Not sure I'm following your question but I'll try... The settings are on the IP
core beyond the front end but I would say they are of interest of the front end
device. For instance, we might generate a tone on the IP core (setting phase and
frequency) but these bits are to be transmitted trough a dac/dds (our front end
device) analog, digital front end.

- Nuno Sá

> 

Re: adi-axi-adc issues and how to properly support this designs

[Jonathan Cameron]

On Tue, 18 Apr 2023 15:36:35 +0200
Nuno Sá <noname.nuno@gmail.com> wrote:

> On Sun, 2023-04-16 at 14:33 +0100, Jonathan Cameron wrote:
> > On Fri, 14 Apr 2023 11:11:43 +0200
> > Nuno Sá <noname.nuno@gmail.com> wrote:
> >   
> > > Hi Jonathan,
> > > 
> > > Thanks for the feedback. Definitely helpful...
> > > 
> > > On Mon, 2023-04-10 at 13:21 +0100, Jonathan Cameron wrote:  
> > > > On Fri, 31 Mar 2023 16:40:44 +0200
> > > > Nuno Sá <noname.nuno@gmail.com> wrote:
> > > >     
> > > > > Hi Jonathan,
> > > > >     
> > > > 
> > > > Hmm. Complex topic, so I'd definitely like others to weigh in with
> > > > opinions .
> > > >     
> > > > > There are some major issues with the implementation we have upstream
> > > > > for the adi-axi-adc driver. The only user is the ad9467 driver. In the
> > > > > rest of the email I will refer to ad9467 as the converter device and
> > > > > axi-adc as the IP core. 
> > > > > 
> > > > > Let me start to state that these designs, in a very a basic way, have a
> > > > > converter connected to a IP core that typically lives in a FPGA. This
> > > > > core connects to a DMA core (which is used by the DMA buffer
> > > > > implementation) so we can keep up with the high rates of these
> > > > > converters. So there's a link between these devices and we try to
> > > > > implement that so far looking at them as one single IIO device.

# Data supplied
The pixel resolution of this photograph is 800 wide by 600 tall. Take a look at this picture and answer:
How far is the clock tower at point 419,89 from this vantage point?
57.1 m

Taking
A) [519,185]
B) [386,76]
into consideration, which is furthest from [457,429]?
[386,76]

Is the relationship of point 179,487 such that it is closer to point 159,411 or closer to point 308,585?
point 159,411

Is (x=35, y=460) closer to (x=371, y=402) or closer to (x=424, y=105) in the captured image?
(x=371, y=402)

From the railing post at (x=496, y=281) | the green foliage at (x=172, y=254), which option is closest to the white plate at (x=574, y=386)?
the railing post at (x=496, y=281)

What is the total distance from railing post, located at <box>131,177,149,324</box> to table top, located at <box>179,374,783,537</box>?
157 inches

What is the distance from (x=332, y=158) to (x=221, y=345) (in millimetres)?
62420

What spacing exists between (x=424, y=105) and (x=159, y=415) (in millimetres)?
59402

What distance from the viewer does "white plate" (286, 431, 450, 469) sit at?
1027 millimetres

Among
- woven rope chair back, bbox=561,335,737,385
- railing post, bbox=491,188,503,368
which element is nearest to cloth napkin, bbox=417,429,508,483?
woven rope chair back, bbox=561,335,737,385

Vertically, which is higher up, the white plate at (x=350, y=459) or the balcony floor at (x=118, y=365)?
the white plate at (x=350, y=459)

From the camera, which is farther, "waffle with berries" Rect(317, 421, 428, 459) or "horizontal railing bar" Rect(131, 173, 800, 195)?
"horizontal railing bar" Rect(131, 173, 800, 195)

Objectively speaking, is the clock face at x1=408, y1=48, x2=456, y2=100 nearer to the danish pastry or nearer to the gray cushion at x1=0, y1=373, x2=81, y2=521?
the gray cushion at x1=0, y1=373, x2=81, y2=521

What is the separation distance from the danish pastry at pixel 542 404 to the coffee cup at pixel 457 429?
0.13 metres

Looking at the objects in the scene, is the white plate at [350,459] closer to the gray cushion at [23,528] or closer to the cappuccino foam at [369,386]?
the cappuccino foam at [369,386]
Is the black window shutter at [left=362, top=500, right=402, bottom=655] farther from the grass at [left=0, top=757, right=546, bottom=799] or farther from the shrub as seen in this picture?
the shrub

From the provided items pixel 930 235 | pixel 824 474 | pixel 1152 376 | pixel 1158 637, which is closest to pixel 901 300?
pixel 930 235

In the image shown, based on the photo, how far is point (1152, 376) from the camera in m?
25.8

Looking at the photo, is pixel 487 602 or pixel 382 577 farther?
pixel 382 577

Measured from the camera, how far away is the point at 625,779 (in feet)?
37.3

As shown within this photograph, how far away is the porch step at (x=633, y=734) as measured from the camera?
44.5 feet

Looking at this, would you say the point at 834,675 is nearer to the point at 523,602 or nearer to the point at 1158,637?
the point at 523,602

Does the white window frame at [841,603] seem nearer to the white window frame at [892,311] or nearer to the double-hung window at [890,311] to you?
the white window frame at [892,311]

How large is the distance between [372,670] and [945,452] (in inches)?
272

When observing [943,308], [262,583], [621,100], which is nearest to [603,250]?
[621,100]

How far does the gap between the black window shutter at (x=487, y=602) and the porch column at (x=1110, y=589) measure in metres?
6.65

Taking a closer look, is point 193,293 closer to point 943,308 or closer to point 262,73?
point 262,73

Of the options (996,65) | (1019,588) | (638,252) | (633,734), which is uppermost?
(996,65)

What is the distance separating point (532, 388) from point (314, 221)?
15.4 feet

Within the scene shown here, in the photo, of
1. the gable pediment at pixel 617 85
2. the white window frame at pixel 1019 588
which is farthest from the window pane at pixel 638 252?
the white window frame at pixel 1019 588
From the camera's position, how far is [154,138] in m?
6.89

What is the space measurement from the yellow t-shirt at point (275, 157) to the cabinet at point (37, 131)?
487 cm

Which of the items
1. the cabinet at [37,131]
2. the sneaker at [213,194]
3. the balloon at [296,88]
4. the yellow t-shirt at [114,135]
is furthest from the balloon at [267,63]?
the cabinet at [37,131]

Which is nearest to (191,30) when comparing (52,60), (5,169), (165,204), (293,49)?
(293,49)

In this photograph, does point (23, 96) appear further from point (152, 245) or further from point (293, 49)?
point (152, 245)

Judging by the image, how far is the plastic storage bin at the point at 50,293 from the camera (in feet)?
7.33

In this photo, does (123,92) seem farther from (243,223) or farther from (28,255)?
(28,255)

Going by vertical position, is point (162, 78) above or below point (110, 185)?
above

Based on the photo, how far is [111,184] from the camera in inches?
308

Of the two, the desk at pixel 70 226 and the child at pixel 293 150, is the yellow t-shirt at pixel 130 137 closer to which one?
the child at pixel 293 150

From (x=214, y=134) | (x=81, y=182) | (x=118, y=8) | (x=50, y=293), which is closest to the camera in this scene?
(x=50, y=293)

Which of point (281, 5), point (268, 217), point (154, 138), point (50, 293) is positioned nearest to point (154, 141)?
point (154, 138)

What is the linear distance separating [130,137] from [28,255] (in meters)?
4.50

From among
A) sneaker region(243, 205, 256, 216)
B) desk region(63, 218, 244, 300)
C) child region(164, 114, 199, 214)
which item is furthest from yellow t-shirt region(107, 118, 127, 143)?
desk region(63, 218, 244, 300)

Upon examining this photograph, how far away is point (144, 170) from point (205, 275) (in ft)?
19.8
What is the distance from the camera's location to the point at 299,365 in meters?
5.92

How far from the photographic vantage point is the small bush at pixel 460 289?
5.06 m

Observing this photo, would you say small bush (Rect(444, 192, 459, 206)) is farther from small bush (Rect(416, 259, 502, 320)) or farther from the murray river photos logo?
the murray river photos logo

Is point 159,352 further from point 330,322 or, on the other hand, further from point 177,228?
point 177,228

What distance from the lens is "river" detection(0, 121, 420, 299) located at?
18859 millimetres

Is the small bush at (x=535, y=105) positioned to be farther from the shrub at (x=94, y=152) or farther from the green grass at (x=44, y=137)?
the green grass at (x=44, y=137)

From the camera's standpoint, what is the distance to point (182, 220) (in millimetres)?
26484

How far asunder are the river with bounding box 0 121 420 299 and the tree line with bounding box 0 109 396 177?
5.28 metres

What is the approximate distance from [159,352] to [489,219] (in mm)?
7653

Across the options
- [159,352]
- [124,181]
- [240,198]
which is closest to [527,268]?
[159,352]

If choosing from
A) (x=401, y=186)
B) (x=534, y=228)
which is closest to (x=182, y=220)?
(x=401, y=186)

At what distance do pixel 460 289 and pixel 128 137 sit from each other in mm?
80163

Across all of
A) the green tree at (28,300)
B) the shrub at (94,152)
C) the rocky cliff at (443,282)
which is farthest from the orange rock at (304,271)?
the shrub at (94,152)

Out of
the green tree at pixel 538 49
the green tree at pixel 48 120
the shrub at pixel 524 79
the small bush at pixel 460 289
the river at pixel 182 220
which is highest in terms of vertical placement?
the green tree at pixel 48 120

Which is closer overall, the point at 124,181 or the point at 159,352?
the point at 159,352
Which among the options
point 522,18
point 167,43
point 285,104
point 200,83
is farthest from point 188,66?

# To be done
(a) In the adi-axi-adc email thread, which driver is named as the only user of the adi-axi-adc driver?
(b) Return, word for word, the stretch of the adi-axi-adc email thread that starts with the words "Not sure I'm" and finishes with "digital front end.".

# Task-by-task results
(a) The ad9467 driver.

(b)
Not sure I'm following your question but I'll try... The settings are on the IP
core beyond the front end but I would say they are of interest of the front end
device. For instance, we might generate a tone on the IP core (setting phase and
frequency) but these bits are to be transmitted trough a dac/dds (our front end
device) analog, digital front end.